To change this, I would have to betray this.

I would have to play with less than everything I have, throw games, sabotage their future.

To steal this chance from him would be a betrayal beyond words.

How do you refuse fate when it wears the face of everything you love?

No, I will not dishonor him by giving him less than the man I have become.

However much time resists or repeats itself, I can’t be the one to quit first.

“We do,” I breathe.

For you, I think. I will win this for you. I will do anything for you.

A fist slams against the door.

The sudden violence of it tears through the quiet of our room, and Blair’s fingers freeze mid-stroke in my hair. The muscles of his thigh beneath my head tense and then he’s moving, off the bed and striding to the door.

He pauses halfway to the door, one hand already reaching for the handle. “Who is it?”

There’s a muffled reply, and concern flashes across Blair’s face before he rips the door open.

It’s Hayes.

His face is pale, eyes darting from Blair to me and back again, as if he’s still catching up with reality. All that bravado he wears has slipped clean away. “I… Can I come in? I need to talk to you guys.”

Blair grips his arm, steadying him as he drags him into the room. “What happened? What’s going on?”

Hayes stands with his hands laced behind his head, his lips parted, chest heaving as if every breath is a struggle. Blair keeps a hand anchored at Hayes’s elbow. The quiet is thick enough to choke on.

Then Hayes exhales in a jagged rush and blurts, “She… Erin… We…” He stumbles over his words. His hands shake as he runs them through his hair. “Fuck, guys, Erin’s pregnant. ”

For a second, nobody moves.

Blair lets out a sound halfway between laughter and disbelief. Hayes paces a short line by the bed, stopping only when Blair pulls him into a hug so fierce it knocks the air from both their lungs. If joy could shatter walls, there’d be nothing left but sky.

“The doctors said she couldn’t…” Hayes is babbling now. “We thought Lily was it, you know?
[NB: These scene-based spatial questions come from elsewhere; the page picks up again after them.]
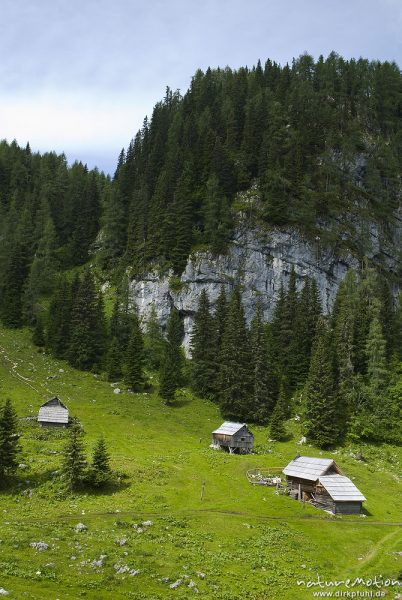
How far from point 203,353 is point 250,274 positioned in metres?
28.8

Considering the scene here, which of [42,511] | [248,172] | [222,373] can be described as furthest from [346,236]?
[42,511]

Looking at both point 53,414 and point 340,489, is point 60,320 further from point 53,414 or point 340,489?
point 340,489

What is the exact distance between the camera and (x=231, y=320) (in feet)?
346

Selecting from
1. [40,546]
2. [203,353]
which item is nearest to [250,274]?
[203,353]

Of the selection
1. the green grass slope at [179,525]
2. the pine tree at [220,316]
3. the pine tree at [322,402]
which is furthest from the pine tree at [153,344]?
the pine tree at [322,402]

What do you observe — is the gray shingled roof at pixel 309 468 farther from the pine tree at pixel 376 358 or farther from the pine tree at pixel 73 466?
the pine tree at pixel 376 358

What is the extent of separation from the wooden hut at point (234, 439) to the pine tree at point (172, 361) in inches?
676

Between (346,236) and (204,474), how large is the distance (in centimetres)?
8683

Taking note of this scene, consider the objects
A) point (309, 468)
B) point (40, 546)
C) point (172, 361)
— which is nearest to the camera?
point (40, 546)

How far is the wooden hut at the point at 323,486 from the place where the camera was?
57.1 m

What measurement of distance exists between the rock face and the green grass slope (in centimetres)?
4418

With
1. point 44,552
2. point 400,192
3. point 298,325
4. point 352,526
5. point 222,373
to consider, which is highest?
point 400,192

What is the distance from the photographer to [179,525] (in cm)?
4728

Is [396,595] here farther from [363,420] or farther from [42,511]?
[363,420]
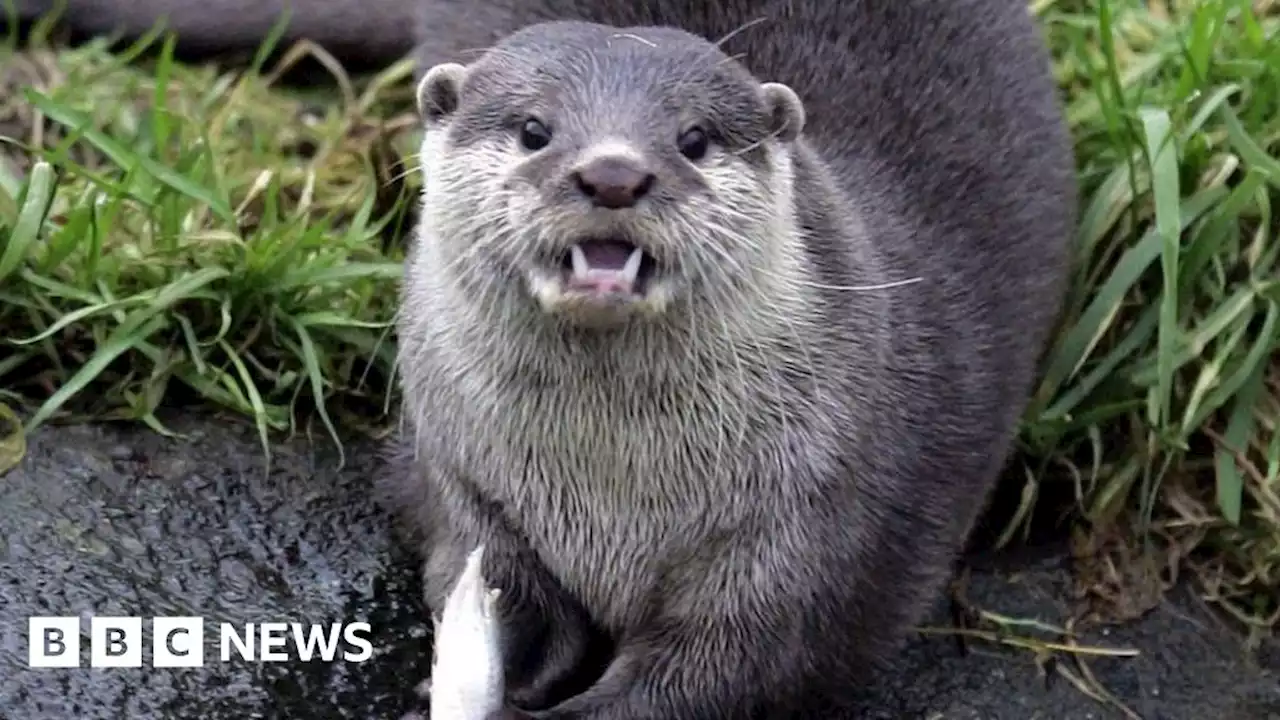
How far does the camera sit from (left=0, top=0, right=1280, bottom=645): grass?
2461 mm

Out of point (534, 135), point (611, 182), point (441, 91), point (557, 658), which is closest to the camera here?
point (611, 182)

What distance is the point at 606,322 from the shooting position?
190 cm

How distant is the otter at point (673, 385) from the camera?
1889 millimetres

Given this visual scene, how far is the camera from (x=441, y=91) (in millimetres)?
2047

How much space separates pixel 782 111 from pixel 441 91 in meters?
0.31

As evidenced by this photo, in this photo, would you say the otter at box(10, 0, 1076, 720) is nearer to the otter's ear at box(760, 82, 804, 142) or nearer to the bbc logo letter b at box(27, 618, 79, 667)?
the otter's ear at box(760, 82, 804, 142)

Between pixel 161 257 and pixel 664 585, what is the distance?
31.7 inches

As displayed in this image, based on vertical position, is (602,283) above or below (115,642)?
above

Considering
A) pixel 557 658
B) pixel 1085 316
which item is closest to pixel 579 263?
pixel 557 658

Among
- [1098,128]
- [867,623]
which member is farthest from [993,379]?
[1098,128]

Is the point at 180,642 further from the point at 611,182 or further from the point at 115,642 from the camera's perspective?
the point at 611,182

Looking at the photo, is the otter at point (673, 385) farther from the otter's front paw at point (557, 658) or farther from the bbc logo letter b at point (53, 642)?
the bbc logo letter b at point (53, 642)

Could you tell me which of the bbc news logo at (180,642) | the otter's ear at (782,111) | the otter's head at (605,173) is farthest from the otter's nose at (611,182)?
the bbc news logo at (180,642)

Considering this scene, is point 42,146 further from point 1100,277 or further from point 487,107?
point 1100,277
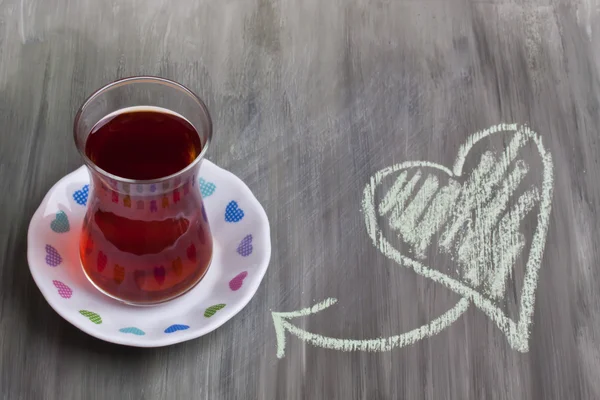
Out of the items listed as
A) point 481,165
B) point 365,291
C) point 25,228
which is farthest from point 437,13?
point 25,228

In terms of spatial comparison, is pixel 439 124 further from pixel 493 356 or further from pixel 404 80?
pixel 493 356

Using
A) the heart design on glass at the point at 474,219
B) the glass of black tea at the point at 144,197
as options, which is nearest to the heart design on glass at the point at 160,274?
the glass of black tea at the point at 144,197

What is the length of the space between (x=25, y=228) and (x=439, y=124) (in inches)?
16.7

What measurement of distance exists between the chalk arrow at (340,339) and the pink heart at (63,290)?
0.17 m

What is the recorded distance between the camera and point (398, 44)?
0.81m

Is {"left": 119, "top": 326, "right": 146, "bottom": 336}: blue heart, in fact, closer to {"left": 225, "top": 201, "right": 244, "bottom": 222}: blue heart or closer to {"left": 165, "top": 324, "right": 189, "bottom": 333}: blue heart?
{"left": 165, "top": 324, "right": 189, "bottom": 333}: blue heart

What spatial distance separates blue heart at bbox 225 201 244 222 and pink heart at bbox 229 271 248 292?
0.06 m

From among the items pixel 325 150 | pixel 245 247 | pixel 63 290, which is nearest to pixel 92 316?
pixel 63 290

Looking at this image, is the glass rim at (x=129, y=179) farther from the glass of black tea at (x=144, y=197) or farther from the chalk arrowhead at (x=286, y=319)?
the chalk arrowhead at (x=286, y=319)

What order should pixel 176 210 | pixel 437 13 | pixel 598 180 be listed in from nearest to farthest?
pixel 176 210, pixel 598 180, pixel 437 13

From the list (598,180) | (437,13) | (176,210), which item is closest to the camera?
(176,210)

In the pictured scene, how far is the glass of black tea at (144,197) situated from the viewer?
553 millimetres

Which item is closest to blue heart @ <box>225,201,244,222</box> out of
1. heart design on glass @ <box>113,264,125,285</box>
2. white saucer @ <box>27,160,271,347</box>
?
white saucer @ <box>27,160,271,347</box>

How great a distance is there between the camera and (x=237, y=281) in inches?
23.6
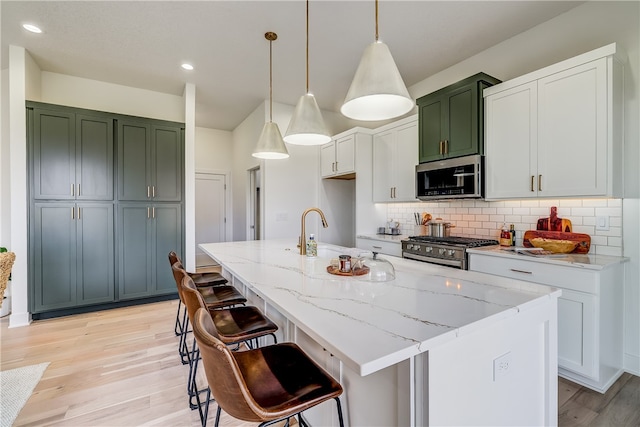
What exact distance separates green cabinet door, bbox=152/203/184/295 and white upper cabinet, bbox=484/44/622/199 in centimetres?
384

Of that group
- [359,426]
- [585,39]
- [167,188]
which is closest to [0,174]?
[167,188]

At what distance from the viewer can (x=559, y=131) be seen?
7.54 feet

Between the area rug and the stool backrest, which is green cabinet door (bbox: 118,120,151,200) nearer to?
the area rug

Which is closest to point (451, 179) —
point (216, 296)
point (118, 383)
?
point (216, 296)

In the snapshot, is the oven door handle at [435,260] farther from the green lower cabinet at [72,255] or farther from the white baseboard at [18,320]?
the white baseboard at [18,320]

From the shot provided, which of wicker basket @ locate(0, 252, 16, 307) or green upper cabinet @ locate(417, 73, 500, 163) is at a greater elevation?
green upper cabinet @ locate(417, 73, 500, 163)

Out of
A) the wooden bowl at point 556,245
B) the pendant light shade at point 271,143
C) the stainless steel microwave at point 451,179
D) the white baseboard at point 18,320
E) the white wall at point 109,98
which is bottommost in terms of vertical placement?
the white baseboard at point 18,320

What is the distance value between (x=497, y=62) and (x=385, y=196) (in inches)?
75.4

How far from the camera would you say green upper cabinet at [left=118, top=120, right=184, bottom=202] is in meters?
3.69

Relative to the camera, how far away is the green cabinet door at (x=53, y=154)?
3234mm

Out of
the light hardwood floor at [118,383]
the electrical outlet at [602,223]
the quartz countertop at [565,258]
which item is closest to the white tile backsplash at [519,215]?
the electrical outlet at [602,223]

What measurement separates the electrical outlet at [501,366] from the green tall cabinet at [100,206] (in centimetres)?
395

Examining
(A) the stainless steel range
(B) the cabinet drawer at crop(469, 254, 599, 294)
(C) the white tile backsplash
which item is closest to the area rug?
(A) the stainless steel range

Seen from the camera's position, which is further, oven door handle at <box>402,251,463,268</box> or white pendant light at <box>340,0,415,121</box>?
oven door handle at <box>402,251,463,268</box>
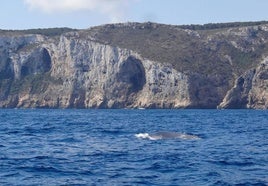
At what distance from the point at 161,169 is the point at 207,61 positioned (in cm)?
16367

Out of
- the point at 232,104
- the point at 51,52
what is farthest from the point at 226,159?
the point at 51,52

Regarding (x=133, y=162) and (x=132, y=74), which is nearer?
(x=133, y=162)

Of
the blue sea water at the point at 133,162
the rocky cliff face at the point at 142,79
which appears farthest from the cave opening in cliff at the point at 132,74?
the blue sea water at the point at 133,162

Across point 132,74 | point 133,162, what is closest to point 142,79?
point 132,74

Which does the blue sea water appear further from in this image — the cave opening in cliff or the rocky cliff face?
the cave opening in cliff

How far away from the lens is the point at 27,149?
141ft

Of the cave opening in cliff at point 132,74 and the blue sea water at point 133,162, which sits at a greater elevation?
the cave opening in cliff at point 132,74

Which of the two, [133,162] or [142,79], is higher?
[142,79]

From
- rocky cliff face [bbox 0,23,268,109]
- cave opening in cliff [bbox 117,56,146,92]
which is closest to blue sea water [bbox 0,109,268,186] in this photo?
rocky cliff face [bbox 0,23,268,109]

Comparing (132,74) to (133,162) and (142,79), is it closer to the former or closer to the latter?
(142,79)

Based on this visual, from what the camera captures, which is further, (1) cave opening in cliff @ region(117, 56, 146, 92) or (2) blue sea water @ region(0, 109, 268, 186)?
(1) cave opening in cliff @ region(117, 56, 146, 92)

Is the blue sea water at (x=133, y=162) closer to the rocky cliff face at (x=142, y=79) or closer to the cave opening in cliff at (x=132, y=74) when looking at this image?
the rocky cliff face at (x=142, y=79)

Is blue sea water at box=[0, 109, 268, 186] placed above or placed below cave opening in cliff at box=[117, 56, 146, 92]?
below

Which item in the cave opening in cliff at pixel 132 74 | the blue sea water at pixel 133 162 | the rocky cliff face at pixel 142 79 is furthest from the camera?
the cave opening in cliff at pixel 132 74
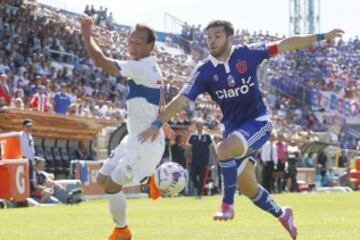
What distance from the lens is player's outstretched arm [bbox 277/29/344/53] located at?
10203mm

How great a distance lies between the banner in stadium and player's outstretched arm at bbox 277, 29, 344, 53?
45114 mm

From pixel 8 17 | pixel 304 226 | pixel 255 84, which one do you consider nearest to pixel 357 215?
pixel 304 226

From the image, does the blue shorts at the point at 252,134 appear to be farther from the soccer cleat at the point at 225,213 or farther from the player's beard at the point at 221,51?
the player's beard at the point at 221,51

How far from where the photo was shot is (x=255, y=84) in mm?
10328

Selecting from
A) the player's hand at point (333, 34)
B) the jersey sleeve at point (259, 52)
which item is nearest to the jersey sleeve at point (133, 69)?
the jersey sleeve at point (259, 52)

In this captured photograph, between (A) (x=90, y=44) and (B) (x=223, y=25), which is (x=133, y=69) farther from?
(B) (x=223, y=25)

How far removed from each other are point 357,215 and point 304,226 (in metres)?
3.21

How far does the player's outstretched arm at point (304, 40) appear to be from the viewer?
402 inches

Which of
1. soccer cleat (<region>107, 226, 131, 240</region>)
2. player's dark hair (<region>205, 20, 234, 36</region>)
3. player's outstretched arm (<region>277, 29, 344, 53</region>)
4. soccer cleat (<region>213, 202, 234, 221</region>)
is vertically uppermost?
player's dark hair (<region>205, 20, 234, 36</region>)

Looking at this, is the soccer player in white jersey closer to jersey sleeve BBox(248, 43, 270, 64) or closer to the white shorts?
the white shorts

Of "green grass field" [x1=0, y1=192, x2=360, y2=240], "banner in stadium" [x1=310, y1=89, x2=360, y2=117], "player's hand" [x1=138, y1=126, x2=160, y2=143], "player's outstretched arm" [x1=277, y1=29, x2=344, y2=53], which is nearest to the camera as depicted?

But we always wanted a big family, and now…”

Why does it ache, watching them?

Hayes clings to Blair as if letting go means he’ll fall straight through the world. “She just called. She couldn’t wait to tell me. Oh my God, oh my fucking God!”

Bright, relieved laughter bursts out of Blair. Hayes is trembling, face wet, half-grinning and half-crying as Blair holds him up. All their history and hope curls in the space between their bodies, golden and blinding. But inside of me, a cold river runs.

Hayes pulls back, wiping at his cheeks. His eyes catch mine, and he pulls me into a vise-tight hug. “Torey, man… what you did for us. We wouldn’t be here if it weren’t for you. I can’t ever thank you enough.”

The dampness of his tears soaks through my shirt as I hug him back. He thinks I saved his future; he cannot know I am staring at the ghost of my own.

He squeezes once more, then lets go. I grip his hand, our fists locked. “Congrats, man.”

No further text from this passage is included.